Shock formation in solutions to the $2D$ compressible Euler equations in the presence of non-zero vorticity

Abstract: We study the Cauchy problem for the compressible Euler equations in two spatial dimensions under any physical barotropic equation of state except that of a Chaplygin gas. We prove that the well-known phenomenon of shock formation in simple plane wave solutions, starting from smooth initial conditions, is stable under perturbations that break the plane symmetry. Moreover, we provide a sharp asymptotic description of the singularity formation. The new feature of our work is that the perturbed solutions are allowed to have small but non-zero vorticity, even at the location of the shock.
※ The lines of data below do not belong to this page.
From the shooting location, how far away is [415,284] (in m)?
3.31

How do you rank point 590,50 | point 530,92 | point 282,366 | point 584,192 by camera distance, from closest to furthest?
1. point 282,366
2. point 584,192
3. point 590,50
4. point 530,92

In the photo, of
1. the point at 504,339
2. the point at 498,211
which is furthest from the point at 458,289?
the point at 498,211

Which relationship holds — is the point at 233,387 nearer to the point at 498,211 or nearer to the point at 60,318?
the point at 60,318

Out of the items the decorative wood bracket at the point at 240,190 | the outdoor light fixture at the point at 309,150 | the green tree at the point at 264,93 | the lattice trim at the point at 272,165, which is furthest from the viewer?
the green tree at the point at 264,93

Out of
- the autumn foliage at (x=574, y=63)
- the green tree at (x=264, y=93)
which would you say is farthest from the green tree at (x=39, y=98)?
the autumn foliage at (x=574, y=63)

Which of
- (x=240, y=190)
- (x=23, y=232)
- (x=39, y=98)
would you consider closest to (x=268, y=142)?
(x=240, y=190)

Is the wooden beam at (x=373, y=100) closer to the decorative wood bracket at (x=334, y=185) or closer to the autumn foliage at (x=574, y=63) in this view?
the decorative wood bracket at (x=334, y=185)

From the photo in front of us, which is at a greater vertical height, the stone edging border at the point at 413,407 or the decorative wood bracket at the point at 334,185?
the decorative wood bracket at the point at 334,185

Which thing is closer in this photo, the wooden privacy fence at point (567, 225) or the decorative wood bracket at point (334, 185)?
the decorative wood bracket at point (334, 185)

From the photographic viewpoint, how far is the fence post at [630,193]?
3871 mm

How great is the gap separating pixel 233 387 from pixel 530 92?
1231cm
Thus, our results provide the first constructive description of the vorticity near a singularity formed from compression: relative to a system of geometric coordinates adapted to the acoustic characteristics, the vorticity remains many times differentiable, all the way up to the shock. In addition, relative to the Cartesian coordinates, the vorticity remains bounded up to the shock. To control the vorticity, we rely on a coalition of new geometric and analytic insights that complement the ones used by Christodoulou in his groundbreaking, sharp proof of shock formation in vorticity-free regions. In particular, we rely on a new formulation of the compressible Euler equations exhibiting remarkable structures. To derive estimates, we construct an eikonal function adapted to the acoustic characteristics (which correspond to sound wave propagation) and a related set of geometric coordinates and differential operators. Thanks to the remarkable structure of the equations, the same set of coordinates and differential operators can be used to analyze the vorticity, whose characteristics are transversal to the acoustic characteristics. In particular, our work provides the first constructive description of shock formation without symmetry assumptions in a system with multiple speeds.